Lauren Barlow SpEd

How do I affectively teach specific students that I am struggling with who have specialities?

I focused my SpEd inquiry on one student in my class in particular who has been diagnosed with ADHD. This diagnosis does not qualify for an EA even though he could definitely use the help. I have been having an especially difficult time with him throughout this practicum and try to find ways to work with him. Two important points that this student has taught me:

  1. Get to know your students. Make an effort to connect with them everyday to find out their likes, dislikes, passions, and who they are. Have conversations with their parents if you can to discuss his behaviour. You can learn so much about a student by finding out about their home life. The sooner you understand a student, especially one with specialities, the easier you will be able to understand why the student is behaving as they are and you can connect with them better.
  2. Once you get to know the student, see if you can take preventative measures before the day or lesson starts. If you know that a certain exercise will trigger specific students, have a conversation with them ahead of time so that they are not surprised. Connecting with their EA’s first so they can have a conversation with them or have another activity they could do instead. Have a conversation with the student a head of time to discuss behaviour that they are working on and come up with strategies that can help them with this.

Strategies/ Resources:

  1. The Zones of Regulations. These books are so helpful for both the student and the teacher. The students can learn how to describe how they are feeling by saying if they are in the blue, green, yellow, or red zone. By knowing what zone they are in, the student advocate for themselves and can come up with strategies to help them while they are in that zone. The book also provides strategies such as breathing exercises if the student is in the red or yellow zone. It is so helpful for the teacher to know what zone their students are in so they can understand and appreciate when a student makes the initiative to choose a respectful chose and works with a strategy to calm them down. Self Regulation!

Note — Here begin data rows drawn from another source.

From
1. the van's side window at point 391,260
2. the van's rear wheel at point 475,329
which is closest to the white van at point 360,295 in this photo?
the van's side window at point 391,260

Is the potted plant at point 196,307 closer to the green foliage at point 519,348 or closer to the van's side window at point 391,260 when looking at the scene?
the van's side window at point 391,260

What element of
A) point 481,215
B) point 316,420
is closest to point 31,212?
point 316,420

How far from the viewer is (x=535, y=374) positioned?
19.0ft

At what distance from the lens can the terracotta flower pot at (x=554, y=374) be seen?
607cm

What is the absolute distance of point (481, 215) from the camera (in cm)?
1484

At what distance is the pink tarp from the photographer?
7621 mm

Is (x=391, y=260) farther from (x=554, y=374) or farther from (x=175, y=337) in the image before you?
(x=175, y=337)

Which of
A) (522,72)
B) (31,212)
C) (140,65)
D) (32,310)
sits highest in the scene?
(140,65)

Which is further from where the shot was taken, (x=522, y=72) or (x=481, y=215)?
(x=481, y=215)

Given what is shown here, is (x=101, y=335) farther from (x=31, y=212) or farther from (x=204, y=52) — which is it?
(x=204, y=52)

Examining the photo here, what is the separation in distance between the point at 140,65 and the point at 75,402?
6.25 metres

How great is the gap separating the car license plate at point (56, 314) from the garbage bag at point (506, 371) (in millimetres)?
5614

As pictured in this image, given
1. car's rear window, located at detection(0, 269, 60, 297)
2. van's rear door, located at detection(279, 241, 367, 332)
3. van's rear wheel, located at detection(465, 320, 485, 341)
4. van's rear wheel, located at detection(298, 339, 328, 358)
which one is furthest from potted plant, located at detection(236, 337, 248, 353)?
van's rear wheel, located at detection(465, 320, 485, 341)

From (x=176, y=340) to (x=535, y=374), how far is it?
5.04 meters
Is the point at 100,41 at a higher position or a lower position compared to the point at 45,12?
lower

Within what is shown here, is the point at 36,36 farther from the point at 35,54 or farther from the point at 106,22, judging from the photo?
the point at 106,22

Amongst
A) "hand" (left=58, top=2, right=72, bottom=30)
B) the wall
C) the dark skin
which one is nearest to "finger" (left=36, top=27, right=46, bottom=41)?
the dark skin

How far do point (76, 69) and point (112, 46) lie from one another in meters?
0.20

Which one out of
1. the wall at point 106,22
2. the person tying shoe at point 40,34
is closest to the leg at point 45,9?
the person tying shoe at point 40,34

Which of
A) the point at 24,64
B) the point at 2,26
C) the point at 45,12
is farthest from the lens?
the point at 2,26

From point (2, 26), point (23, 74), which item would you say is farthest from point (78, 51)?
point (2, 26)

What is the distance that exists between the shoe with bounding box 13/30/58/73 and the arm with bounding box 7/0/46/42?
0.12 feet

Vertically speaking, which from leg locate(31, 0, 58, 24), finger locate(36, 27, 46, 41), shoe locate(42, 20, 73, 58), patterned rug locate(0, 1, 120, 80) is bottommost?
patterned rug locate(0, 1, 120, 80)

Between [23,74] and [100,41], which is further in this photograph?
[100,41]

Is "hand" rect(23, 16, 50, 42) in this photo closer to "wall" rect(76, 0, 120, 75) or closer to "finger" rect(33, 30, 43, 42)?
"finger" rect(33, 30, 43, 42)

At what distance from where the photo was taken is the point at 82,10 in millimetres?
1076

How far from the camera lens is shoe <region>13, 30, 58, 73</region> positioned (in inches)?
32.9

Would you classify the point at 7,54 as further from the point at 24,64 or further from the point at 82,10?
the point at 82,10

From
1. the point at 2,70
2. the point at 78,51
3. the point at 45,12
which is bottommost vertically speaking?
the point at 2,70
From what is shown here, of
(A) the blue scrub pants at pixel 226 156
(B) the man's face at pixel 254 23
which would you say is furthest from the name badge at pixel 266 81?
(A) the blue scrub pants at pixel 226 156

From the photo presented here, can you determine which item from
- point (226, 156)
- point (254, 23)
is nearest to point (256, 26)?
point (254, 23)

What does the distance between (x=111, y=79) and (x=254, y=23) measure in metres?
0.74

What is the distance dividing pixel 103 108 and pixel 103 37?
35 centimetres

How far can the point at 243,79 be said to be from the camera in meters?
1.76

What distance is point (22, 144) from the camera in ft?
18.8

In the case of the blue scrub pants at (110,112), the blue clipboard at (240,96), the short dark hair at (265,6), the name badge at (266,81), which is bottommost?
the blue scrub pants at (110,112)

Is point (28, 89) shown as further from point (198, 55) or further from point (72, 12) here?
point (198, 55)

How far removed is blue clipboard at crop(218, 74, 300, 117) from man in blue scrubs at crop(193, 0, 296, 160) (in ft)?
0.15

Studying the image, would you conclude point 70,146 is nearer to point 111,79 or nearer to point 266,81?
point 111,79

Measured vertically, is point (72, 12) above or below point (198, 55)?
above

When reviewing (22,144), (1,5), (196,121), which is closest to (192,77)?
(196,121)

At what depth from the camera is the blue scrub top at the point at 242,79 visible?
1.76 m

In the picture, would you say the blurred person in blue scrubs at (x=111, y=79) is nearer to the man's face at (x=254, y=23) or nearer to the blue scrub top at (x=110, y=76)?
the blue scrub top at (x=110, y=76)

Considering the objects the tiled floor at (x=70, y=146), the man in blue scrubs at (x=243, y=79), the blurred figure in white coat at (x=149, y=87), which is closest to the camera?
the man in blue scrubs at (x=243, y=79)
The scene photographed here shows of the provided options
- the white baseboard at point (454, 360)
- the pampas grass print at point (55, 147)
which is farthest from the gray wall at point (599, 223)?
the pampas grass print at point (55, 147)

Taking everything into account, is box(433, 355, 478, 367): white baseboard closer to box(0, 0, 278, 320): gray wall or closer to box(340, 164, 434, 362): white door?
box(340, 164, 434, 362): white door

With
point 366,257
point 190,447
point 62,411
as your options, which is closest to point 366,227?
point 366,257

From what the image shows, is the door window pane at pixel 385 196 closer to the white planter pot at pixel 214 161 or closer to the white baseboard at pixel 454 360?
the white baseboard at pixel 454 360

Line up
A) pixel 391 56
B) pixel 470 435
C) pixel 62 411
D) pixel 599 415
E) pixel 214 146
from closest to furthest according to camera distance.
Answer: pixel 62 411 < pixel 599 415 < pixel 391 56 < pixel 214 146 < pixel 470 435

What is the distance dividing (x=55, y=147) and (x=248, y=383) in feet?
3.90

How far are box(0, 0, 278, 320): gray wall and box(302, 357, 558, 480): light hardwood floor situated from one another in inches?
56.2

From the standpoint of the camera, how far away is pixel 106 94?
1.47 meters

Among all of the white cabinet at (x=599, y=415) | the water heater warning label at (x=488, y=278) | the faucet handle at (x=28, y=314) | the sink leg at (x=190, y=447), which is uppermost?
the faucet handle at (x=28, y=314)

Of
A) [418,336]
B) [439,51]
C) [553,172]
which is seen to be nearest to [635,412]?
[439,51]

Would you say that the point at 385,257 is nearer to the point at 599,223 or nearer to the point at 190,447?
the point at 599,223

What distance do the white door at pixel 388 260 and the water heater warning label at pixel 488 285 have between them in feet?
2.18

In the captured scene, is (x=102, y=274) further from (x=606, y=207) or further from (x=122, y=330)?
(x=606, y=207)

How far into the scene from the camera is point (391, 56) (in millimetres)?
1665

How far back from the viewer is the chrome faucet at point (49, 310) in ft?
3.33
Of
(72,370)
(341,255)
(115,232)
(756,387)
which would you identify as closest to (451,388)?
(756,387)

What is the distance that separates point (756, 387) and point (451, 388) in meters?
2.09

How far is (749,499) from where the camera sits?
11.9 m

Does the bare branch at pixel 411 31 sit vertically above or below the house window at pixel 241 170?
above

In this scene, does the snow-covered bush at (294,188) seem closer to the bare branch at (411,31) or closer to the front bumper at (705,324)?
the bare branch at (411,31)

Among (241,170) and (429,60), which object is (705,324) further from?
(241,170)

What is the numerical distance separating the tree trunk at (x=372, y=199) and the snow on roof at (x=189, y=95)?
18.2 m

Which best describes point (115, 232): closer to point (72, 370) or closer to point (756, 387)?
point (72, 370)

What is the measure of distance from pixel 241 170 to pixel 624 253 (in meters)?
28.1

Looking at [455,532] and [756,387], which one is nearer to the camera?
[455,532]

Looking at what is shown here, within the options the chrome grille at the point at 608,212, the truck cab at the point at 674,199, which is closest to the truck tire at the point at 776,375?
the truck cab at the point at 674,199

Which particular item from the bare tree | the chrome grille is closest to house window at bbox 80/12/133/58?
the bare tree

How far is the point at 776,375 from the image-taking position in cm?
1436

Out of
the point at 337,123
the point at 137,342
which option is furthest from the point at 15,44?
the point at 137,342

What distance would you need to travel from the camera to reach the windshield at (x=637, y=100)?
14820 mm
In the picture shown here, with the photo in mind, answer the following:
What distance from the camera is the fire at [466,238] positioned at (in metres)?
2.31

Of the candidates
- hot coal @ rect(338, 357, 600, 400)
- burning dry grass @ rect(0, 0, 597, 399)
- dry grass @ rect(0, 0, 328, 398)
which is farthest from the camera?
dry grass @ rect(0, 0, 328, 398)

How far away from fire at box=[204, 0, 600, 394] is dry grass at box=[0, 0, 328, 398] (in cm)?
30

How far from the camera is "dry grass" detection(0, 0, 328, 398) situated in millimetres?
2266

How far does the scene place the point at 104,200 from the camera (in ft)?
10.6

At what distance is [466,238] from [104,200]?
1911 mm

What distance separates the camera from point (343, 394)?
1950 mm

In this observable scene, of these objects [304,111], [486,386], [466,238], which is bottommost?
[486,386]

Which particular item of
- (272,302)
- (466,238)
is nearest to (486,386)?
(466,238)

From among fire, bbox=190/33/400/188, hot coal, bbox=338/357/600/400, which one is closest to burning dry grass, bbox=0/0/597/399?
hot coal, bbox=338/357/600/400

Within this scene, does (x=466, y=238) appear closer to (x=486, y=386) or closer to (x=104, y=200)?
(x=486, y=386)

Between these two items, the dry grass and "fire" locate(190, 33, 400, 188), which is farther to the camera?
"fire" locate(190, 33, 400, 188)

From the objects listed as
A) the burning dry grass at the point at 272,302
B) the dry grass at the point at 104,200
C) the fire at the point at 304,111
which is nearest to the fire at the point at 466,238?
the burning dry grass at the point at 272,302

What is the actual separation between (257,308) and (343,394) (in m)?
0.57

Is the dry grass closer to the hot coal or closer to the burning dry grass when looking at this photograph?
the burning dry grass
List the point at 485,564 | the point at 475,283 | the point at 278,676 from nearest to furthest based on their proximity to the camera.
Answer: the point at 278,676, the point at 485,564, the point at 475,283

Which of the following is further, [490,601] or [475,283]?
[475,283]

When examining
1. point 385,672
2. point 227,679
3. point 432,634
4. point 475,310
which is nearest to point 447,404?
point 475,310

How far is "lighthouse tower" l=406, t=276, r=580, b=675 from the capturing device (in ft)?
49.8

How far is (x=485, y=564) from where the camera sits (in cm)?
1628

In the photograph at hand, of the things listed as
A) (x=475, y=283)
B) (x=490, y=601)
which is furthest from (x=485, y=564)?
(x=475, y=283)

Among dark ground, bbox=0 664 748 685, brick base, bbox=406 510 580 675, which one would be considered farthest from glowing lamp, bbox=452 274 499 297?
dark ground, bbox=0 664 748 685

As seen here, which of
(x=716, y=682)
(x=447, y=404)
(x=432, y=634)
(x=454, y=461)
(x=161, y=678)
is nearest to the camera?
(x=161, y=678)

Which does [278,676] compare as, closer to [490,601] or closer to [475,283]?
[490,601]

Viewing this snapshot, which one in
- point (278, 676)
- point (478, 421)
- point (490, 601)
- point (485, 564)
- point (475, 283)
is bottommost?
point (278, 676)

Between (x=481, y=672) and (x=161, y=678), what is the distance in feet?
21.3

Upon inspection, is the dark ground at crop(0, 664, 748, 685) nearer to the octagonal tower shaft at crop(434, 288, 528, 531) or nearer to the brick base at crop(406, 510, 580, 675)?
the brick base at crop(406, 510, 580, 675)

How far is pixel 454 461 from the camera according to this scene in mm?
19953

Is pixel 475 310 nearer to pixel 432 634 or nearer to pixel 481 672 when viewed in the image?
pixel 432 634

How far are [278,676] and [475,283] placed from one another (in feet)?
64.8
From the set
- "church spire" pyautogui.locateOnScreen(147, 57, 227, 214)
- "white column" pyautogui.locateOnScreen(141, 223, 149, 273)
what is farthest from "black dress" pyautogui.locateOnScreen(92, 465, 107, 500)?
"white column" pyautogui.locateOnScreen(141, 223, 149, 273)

2. Create a Check list. Once you have had conversations with your student, taken the time to get to know them, and had conversations before/after class to try and prevent negative behaviour, take this a step further. Focus on a positive behaviour that your student is working on such as being kind to others, making respectful choices, or following instructions. Once you both have agreed on a positive behaviour (let the student decide too, they need to be able to advocate for their own self-regulation strategies) create a check list. Make an agreement with the student that for every time they do that positive behaviour they will receive a checkmark. If they get up to 5 or 6 check marks a day (however many you agree on) then they get to spend 10 minutes on the iPad or computer. There are many websites such as that are fun, thinking games that kids love. This is a reward system and it works very well with the student that I have been having difficulty with.

For my student with ADHD, once I started using the checklist he started making an effort to use strategies from the Zones of Regulation book that I was trying to get him to use. I have found this very helpful.